═══ Information ═══
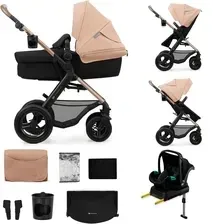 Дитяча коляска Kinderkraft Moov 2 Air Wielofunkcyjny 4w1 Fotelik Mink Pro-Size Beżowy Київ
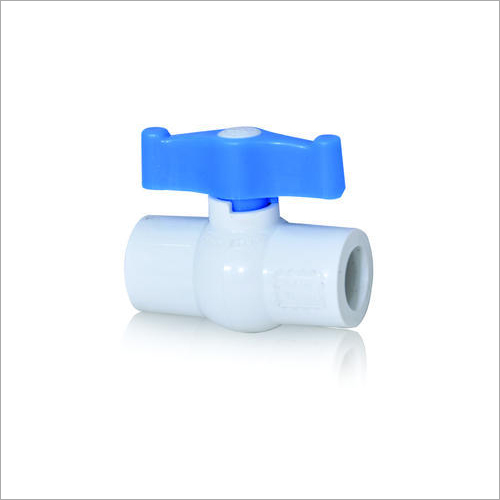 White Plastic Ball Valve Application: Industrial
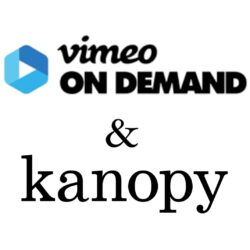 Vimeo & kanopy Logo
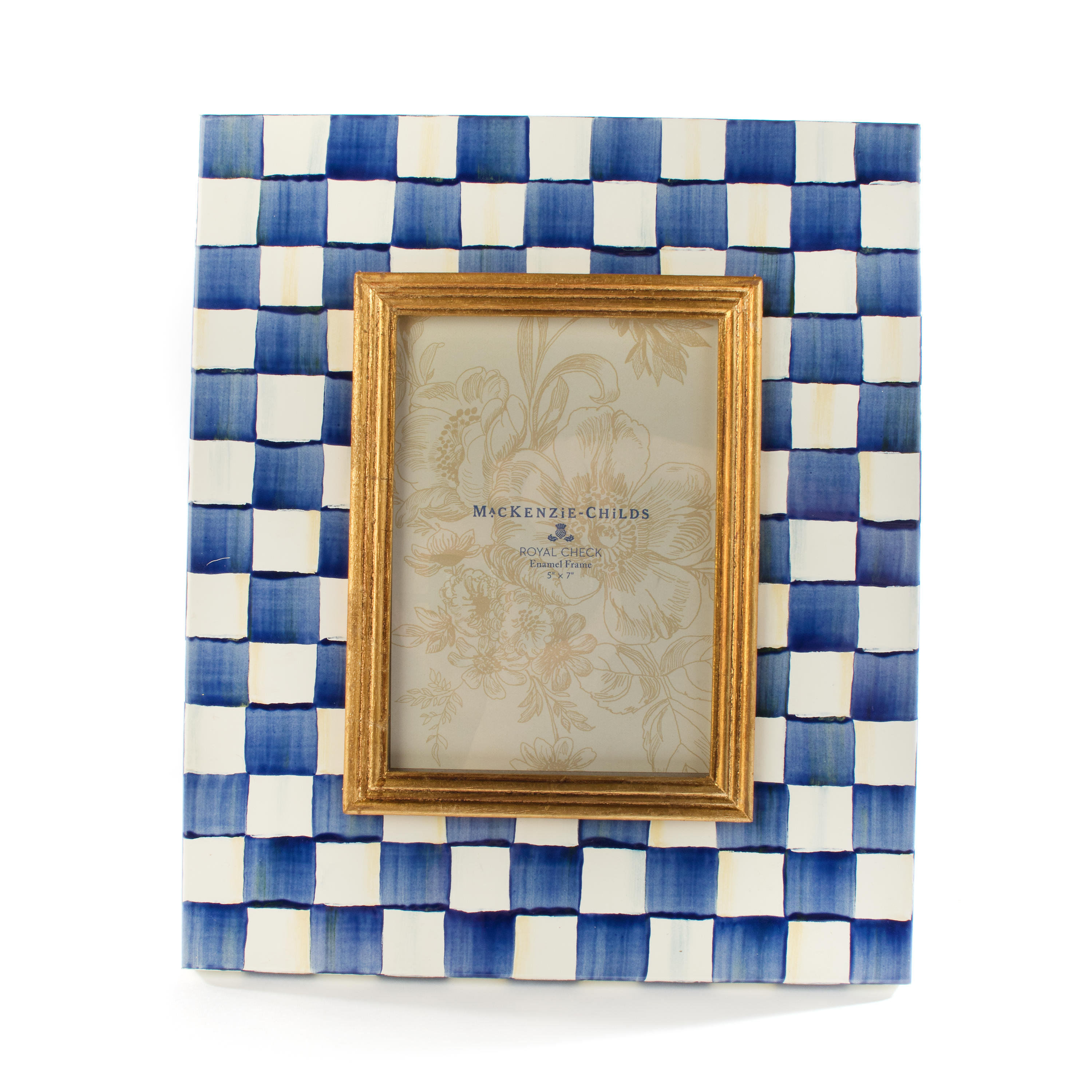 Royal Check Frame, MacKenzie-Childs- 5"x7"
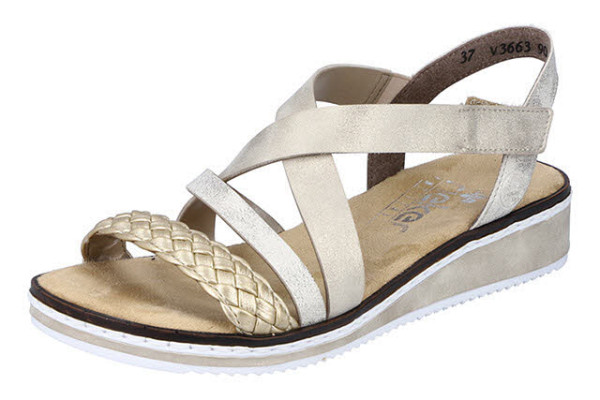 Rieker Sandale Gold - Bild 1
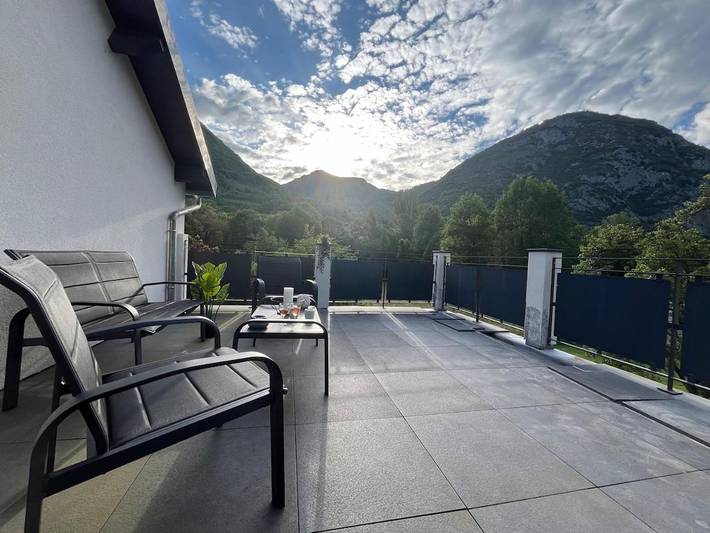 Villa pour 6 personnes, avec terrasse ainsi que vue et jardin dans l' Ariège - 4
═══
### [Exercise details]
Output the text of every item above, copied word for word, one per line, and omit the pictures.

### [Output for this exercise]
 Дитяча коляска Kinderkraft Moov 2 Air Wielofunkcyjny 4w1 Fotelik Mink Pro-Size Beżowy Київ
 White Plastic Ball Valve Application: Industrial
 Vimeo & kanopy Logo
 Royal Check Frame, MacKenzie-Childs- 5"x7"
 Rieker Sandale Gold - Bild 1
 Villa pour 6 personnes, avec terrasse ainsi que vue et jardin dans l' Ariège - 4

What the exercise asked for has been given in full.